═════ Extrait cité ═════
Assurément, les avocats n’ont plus le monopole de l’écoute des dirigeants, et la nature verticale des rapports a abandonné le terrain au profit d’une horizontalité qui doit une grande partie de ses fondements au développement de la formation. «Aujourd’hui, le pouvoir a changé de main. L’évolution de la formation initiale et la professionnalisation accrue des juristes en entreprises ont fait que les directions juridiques internes des entreprises traitent désormais davantage d’égal à égal avec les cabinets d’avocats», confirme Axel Jurgensen. Résultat : les directeurs juridiques sont ainsi plus exigeants, notent les performances des cabinets «en se basant sur plusieurs critères d’opérationnalité, d’efficacité et de communication, négocient les modalités de facturation (forfait ou abonnement, parfois cap fee ou blended rate, en lieu et place du traditionnel taux horaire, jugé à raison moins prévisible et moins pertinent car peu indexé à la valeur ajoutée réellement apportée par le cabinet), etc.».
De plus, il est de plus en plus souvent demandé aux cabinets une connaissance accrue et approfondie du domaine d’activité de leurs clients. Bien souvent, les avocats justifiant d’une expérience dans un type de besoin ou un secteur d’activité précis sont privilégiés.
Vers un modèle plus structuré
Les conclusions d’une étude menée récemment par le cabinet Day One auprès de managing partners et de responsables de directions juridiques, portant sur la mutation desdites relations au Maroc, font état d’une implication croissante des départements juridiques internes dans le processus de prise de décision stratégique, l’alignement avec le business de l’entreprise et la gestion des questions de «compliance», d’éthique et d’intégrité. Des enjeux qualifiés comme forts par les directions juridiques approchées. Côté cabinets, les principaux défis identifiés par ces derniers ont trait aux questions de positionnement et de capital humain. Pourtant, les directions juridiques estiment, elles, que les cabinets devraient accorder plus d’importance à la relation clients, à la facturation et à la compréhension du business de leurs clients afin de réduire le décalage entre les offres et les attentes des uns et des autres, et d’adapter les solutions aux besoins réels du marché. Et c’est le traitement de ce décalage-là qui booste aujourd’hui le secteur, et favorise sa mutation vers un modèle plus structuré, avantageant la spécialisation.
═════ Lignes enregistrées ═════
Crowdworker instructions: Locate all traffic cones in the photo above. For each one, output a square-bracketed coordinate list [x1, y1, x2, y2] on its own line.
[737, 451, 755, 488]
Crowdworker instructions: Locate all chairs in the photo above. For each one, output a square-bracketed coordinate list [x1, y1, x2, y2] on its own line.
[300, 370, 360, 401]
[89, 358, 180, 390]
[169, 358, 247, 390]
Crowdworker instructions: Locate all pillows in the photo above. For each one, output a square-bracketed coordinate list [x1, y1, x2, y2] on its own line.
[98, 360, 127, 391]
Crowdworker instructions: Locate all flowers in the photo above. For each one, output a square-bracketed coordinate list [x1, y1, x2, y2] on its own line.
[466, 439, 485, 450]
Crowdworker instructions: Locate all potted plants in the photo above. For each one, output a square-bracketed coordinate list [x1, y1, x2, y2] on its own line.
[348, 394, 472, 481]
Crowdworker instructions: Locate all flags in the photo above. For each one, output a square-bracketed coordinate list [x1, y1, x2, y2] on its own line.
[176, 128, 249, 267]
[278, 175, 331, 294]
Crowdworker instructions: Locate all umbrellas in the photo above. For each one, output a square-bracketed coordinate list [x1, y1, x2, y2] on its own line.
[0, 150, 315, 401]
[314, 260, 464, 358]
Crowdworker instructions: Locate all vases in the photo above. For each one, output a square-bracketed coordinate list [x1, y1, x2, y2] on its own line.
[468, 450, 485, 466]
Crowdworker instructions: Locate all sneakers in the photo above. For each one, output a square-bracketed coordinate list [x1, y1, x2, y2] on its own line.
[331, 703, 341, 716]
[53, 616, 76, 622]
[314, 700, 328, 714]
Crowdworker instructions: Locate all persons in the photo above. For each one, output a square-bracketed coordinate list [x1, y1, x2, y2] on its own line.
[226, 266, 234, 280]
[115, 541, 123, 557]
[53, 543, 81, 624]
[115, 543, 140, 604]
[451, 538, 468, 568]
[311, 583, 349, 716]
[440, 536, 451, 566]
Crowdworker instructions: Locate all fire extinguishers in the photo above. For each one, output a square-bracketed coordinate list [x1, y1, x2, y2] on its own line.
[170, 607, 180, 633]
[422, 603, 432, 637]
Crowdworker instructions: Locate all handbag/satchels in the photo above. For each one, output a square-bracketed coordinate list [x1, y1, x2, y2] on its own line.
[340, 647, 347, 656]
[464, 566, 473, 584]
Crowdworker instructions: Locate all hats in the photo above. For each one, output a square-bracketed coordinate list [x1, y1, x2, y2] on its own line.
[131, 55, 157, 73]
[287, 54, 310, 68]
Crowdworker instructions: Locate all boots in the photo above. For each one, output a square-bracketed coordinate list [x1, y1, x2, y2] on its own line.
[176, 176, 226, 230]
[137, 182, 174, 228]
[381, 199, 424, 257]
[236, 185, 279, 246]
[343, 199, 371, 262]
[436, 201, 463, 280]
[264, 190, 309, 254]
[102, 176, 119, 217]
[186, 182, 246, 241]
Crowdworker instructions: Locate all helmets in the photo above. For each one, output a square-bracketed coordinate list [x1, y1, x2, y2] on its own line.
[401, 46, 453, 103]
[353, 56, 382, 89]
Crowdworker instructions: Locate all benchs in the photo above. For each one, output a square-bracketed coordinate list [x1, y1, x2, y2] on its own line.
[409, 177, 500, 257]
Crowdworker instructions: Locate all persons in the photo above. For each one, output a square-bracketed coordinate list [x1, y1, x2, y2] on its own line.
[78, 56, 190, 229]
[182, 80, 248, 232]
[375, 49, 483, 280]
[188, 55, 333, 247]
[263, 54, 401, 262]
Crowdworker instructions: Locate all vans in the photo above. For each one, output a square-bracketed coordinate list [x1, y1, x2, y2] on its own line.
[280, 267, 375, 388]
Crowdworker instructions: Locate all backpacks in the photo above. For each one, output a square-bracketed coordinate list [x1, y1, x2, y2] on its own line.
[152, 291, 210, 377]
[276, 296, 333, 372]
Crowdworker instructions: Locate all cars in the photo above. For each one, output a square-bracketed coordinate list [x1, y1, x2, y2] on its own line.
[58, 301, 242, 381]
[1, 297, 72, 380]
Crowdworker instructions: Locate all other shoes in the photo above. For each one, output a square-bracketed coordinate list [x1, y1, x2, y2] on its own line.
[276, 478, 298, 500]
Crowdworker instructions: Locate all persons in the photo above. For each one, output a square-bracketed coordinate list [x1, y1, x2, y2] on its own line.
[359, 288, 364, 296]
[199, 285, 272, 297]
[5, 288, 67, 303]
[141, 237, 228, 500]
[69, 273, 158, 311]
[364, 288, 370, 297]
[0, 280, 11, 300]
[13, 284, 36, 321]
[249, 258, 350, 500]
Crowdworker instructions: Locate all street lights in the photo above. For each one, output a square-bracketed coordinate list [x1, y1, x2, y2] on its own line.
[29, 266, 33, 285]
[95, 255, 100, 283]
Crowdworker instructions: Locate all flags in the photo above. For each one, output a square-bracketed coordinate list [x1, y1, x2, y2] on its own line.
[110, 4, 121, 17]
═════
- [Consigne à suivre]: Rédigez la suite de l'extrait sur l'évolution des relations entre cabinets d'avocats et directions juridiques d'entreprise au Maroc, à partir de l'endroit où il s'arrête.

- [Réponse attendue]:
D’ailleurs, le responsable de Day One ne s’y trompe pas : «Si je dois résumer l’évolution du secteur à quelques phénomènes majeurs, j’en retiendrai trois : la mise en place progressive de processus de sélection des cabinets d’avocats, adossée à une segmentation –non seulement par spécialisation mais de plus en plus par niveau de valeur ajoutée recherchée–, une systématisation de l’évaluation de la performance des cabinets d’avocats, qui les départage sur des critères précis, et la structuration de politiques de facturation, vers davantage de prévisibilité budgétaire». Pour autant, «le secteur tourne à 25% de son potentiel», note Safia Fassi Fihri, managing Partner de BFR & Associés. Selon elle, les groupes étrangers valorisent l’importance de l’accompagnement et du conseil juridique octroyé par un cabinet spécialisé. Au Maroc, par contre, nous n’en sommes qu’au tout début. Plusieurs entreprises peinent à voir ces cabinets comme des alliés stratégiques capables de prévenir plusieurs des anicroches inhérentes à l’exercice de leurs activités, et même de réaliser d’importantes économies. «Au Kenya, par exemple, plusieurs cabinets d’avocats d’affaires de la place ont plus de 100 avocats, voire le double pour le plus important, et une vingtaine d’associés. Au Maroc, les plus grands cabinets n’ont pas plus de 30 avocats pour 2 à 3 associés», confie la responsable de BFR & Associés.
Efficacité et efficience
Les conclusions de l’étude menée par Day One indiquent également que les directions juridiques attendent des cabinets d’avocats de mieux investir dans la spécialisation. Pour plusieurs spécialistes, cela s’impose comme voie de salut du secteur. «Trop de cabinets au Maroc se présentent encore comme généralistes ou full service. Les directions juridiques, de plus en plus expertes et professionnalisées, souhaitent davantage aujourd’hui se tourner vers les spécialistes d’un domaine, plutôt que de faire appel à un seul cabinet pour tous leurs dossiers», relèvent les analystes.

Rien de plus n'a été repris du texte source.